Passage:
━━━━━━━━━━━━━━━━

Let’s Try All Sensational Criminal Cases on TV!

July 7th, 2011

By Dan Miller

Casey AnthonyThe jury system, and laws in general, can produce unpopular results and must therefore be changed.

The trial of Casey Anthony for the sensationally brutal murder of her young daughter Caylee has been much in the “news.” It began to play out on national television when she was reported missing three years ago, and continued through the trial. Many are outraged that the jury failed to convict Casey Anthony of murder. According to this report provided by ABC News:

Casey Anthony juror Jennifer Ford said that she and the other jurors cried and were “sick to our stomachs” after voting to acquit Casey Anthony of charges that she killed her 2-year-old daughter Caylee.

“I did not say she was innocent,” said Ford, who had previously only been identified as juror No. 3. “I just said there was not enough evidence. If you cannot prove what the crime was, you cannot determine what the punishment should be.”

It has been suggested that the system of trial by jury should be abolished. Michael Graham, the brilliant and completely rational author of the linked think piece, observed with all due modesty:

Any system too stupid to convict Casey Anthony cannot be trusted to decide if I live or die. And finding Anthony not guilty is an act of criminal stupidity.

I’ve been following the Anthony case the way most men not named “Geraldo” have: Watching the headlines and reading the recaps, but not feasting on the daily dish. I knew everything I needed to know when Casey’s lawyers announced her defense would be (I’m paraphrasing only slightly) “My precious 2-year-old daughter drowned, and I panicked and hid the body in the woods, wrapped in plastic and duct tape for six months.”

━━━━━━━━━━━━━━━━

Data shown:
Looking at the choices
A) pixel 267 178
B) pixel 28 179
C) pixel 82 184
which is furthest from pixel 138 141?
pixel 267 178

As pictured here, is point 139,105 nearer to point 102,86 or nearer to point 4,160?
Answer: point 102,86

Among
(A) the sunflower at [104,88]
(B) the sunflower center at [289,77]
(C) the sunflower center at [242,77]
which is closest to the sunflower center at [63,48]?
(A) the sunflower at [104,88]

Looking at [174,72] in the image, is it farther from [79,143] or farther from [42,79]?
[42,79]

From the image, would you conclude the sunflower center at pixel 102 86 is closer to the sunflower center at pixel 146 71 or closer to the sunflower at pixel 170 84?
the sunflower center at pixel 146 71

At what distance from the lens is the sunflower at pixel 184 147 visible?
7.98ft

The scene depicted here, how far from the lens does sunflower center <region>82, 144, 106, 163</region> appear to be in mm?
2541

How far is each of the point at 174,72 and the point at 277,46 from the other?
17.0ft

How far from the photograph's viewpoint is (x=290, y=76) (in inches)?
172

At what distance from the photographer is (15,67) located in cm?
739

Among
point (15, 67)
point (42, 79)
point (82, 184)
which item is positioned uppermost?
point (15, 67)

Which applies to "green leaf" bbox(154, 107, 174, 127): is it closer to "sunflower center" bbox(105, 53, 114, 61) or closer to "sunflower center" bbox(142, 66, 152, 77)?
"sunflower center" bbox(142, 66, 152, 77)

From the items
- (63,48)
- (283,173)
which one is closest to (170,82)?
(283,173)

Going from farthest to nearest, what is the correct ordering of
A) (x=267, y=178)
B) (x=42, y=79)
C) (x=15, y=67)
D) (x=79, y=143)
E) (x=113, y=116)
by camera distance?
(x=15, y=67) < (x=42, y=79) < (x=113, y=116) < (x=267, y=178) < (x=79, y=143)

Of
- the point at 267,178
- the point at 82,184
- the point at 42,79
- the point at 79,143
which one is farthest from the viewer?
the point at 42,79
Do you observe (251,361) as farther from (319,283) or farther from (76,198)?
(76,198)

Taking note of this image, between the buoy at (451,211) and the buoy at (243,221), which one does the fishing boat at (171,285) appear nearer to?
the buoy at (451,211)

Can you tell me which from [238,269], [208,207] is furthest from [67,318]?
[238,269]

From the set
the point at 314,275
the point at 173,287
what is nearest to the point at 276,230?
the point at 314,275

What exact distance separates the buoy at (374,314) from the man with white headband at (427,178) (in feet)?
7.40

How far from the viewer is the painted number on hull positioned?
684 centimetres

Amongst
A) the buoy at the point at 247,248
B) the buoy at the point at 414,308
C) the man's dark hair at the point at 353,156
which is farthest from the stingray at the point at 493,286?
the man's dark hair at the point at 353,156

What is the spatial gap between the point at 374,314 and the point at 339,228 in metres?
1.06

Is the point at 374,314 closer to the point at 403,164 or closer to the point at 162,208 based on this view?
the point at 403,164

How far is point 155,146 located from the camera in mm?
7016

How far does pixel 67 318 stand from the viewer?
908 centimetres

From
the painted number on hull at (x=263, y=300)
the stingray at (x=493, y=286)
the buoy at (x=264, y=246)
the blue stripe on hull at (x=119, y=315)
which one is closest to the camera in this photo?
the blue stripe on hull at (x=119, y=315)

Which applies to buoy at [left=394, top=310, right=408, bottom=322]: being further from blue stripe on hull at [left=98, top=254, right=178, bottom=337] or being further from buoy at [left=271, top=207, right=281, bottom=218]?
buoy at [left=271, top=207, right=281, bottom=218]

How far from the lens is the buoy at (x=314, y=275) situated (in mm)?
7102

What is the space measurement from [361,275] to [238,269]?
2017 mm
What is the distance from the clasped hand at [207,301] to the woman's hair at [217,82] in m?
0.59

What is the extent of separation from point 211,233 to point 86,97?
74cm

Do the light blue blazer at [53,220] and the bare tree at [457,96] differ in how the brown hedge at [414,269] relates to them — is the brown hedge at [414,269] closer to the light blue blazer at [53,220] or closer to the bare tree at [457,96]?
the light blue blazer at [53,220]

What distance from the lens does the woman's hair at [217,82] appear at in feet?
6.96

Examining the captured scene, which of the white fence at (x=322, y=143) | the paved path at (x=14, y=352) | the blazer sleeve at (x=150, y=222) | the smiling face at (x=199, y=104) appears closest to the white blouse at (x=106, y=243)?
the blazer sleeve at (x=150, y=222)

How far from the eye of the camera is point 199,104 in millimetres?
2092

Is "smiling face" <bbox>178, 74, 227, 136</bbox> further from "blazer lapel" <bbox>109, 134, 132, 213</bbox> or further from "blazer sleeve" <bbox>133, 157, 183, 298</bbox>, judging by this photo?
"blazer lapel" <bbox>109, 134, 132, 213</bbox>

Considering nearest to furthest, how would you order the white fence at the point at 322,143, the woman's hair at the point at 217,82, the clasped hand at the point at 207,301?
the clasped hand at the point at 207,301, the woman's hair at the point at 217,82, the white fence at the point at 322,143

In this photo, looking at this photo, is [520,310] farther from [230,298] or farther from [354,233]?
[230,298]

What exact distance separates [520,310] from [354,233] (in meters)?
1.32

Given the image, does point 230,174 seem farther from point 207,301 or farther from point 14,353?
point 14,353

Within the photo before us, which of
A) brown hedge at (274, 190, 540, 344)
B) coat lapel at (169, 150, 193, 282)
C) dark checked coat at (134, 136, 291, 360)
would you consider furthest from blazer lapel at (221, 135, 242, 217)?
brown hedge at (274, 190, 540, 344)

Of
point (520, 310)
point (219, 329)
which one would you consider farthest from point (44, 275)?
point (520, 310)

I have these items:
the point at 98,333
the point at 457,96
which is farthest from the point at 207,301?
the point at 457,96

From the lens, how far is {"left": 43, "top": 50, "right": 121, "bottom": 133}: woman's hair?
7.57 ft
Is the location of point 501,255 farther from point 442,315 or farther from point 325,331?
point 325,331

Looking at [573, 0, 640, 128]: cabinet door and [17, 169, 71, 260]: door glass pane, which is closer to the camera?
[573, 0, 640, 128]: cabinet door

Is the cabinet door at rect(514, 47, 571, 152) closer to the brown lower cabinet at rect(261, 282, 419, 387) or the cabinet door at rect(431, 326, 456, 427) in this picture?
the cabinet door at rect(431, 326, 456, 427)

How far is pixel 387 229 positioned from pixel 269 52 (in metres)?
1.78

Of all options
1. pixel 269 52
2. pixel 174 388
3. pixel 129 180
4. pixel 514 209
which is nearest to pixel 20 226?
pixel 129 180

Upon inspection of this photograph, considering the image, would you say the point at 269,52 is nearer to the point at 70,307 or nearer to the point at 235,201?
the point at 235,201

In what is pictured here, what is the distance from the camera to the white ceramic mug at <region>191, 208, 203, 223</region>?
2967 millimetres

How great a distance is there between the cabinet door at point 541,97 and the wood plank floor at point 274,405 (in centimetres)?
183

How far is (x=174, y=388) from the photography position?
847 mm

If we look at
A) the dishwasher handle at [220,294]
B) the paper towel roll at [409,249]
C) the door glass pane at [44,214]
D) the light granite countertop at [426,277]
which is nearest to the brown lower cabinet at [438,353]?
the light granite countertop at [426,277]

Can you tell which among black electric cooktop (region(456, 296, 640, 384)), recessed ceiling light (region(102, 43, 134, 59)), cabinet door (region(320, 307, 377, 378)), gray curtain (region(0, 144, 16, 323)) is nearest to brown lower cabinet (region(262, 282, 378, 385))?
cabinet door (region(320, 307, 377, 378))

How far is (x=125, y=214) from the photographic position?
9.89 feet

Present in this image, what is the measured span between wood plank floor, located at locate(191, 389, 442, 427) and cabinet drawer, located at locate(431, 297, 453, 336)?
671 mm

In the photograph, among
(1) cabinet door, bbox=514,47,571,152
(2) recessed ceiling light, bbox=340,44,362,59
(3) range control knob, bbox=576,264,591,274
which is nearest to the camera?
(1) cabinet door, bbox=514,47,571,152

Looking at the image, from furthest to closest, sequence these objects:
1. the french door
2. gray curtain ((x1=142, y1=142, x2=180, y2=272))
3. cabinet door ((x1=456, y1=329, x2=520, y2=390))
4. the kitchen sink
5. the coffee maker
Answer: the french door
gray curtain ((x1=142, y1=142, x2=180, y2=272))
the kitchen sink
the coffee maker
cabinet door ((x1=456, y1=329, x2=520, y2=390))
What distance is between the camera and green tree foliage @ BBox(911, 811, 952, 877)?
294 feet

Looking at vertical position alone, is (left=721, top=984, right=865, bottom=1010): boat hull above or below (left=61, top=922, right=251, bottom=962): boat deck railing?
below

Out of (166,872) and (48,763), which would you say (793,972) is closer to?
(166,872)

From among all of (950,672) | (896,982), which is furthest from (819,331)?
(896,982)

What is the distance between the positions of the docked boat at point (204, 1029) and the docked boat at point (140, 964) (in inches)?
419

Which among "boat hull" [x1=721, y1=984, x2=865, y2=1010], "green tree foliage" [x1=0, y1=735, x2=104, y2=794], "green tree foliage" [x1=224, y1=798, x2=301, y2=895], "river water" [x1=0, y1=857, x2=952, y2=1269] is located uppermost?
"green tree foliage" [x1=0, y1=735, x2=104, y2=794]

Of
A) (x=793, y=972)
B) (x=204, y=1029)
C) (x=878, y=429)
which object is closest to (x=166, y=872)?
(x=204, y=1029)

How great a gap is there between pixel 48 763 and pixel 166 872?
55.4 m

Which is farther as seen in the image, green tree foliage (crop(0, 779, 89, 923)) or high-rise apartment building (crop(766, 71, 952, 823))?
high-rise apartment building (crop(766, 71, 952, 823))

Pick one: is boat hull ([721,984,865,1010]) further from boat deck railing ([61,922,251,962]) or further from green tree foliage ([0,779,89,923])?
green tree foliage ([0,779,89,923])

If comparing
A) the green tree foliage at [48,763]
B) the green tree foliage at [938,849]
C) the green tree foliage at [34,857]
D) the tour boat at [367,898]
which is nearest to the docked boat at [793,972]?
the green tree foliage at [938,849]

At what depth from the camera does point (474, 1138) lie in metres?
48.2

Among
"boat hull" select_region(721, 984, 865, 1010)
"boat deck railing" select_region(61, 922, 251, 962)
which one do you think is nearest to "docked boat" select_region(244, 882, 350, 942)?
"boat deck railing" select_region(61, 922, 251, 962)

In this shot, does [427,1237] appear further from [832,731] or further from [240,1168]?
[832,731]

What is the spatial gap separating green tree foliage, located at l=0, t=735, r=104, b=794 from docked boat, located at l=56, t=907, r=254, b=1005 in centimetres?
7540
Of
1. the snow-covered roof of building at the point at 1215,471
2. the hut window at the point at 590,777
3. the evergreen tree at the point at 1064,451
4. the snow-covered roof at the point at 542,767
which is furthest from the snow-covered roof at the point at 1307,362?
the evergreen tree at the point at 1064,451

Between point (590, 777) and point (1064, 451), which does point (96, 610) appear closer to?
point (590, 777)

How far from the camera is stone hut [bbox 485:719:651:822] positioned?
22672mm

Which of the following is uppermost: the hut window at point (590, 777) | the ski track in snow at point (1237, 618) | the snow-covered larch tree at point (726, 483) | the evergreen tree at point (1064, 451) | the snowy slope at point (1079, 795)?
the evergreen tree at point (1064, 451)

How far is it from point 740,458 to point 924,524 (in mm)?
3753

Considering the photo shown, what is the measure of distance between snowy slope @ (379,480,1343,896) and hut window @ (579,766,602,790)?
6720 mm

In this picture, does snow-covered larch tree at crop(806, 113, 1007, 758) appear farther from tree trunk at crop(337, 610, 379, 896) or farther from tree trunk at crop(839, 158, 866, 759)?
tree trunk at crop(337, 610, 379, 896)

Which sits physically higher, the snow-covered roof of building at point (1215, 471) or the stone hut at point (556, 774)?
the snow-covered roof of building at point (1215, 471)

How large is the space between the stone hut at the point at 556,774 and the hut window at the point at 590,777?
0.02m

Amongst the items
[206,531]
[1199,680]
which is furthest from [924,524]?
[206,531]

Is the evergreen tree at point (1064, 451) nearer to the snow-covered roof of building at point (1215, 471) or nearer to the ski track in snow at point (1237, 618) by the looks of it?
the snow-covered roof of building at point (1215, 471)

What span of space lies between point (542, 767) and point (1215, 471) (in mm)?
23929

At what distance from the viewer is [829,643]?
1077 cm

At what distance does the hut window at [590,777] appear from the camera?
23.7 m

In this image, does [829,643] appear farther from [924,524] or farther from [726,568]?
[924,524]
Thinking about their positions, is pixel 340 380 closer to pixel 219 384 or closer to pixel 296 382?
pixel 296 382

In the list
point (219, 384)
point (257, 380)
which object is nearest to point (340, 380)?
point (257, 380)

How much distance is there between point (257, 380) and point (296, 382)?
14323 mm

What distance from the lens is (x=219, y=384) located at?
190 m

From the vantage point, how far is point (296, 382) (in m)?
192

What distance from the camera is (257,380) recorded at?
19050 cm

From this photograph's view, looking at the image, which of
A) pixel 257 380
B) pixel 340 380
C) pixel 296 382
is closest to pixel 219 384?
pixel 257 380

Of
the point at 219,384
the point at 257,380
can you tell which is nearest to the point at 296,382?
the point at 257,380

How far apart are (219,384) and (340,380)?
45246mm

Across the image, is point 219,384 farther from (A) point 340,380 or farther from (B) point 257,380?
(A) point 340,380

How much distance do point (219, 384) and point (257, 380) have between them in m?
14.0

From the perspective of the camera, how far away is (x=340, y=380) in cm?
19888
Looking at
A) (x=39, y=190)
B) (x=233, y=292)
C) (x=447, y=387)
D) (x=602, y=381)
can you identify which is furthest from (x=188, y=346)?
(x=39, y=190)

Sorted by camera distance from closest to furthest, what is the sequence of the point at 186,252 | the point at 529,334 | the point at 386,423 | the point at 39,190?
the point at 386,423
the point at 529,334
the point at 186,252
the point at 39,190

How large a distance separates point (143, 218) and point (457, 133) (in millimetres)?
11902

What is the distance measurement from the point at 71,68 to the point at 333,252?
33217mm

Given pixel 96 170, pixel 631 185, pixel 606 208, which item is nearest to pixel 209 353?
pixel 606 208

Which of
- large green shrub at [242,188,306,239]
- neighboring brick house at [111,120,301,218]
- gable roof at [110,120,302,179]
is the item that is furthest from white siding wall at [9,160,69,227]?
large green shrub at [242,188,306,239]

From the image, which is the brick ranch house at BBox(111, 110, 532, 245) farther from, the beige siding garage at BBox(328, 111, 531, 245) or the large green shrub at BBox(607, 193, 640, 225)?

━━━━━━━━━━━━━━━━

What this exercise asks:
[1] Translate this sentence from the Casey Anthony article into Spanish: "Many are outraged that the jury failed to convict Casey Anthony of murder."
[2] Carry on writing the Casey Anthony article after its last paragraph, in the same voice.
The entries aren't needed for anything here.

Task-by-task results:
[1] Muchos están indignados de que el jurado no haya condenado a Casey Anthony por asesinato.

[2]
Next case!

I didn’t need more than that, but there was more. Much more. …

This, my friends, is the jury that awaits us all. Which is why, when my misdemeanoring finally catches up with me, I want to be judged by the bench.

I’d rather have my fate in the hands of a single corrupt, drunken hack from the Massachusetts judiciary than 12 yokels too dumb to get out of jury duty.

A good judge such as presented here:

… would be far better than stupid jurors! What could they possibly know; they can’t watch television as evidence is presented or even during their deliberations. Why should a bunch of such yokels be sitting in a jury box and getting paid handsome stipends just for being stupid and hence there and bored stiff? The whole system stinks. With brilliance such as demonstrated by Mr. Graham, there is no need to sift through evidence because what it means is obvious to anyone with half a brain who pays due attention to the media.

Indeed, the entire system of criminal injustice is stupid and hence produces stupid rather than just results. It all harks back to a ridiculous old document written by a bunch of yokels comparable to those who now sit on juries. It is referred to as the Constipation Constitution of the United States, the document superior to all others (except some treaties, some United Nations declarations, some acts of Congress, some executive orders, and some administrative agency actions) for the governance of the nation — just as abstinence is the superior and only valid means of avoiding the horrors of anthropomorphic climate change.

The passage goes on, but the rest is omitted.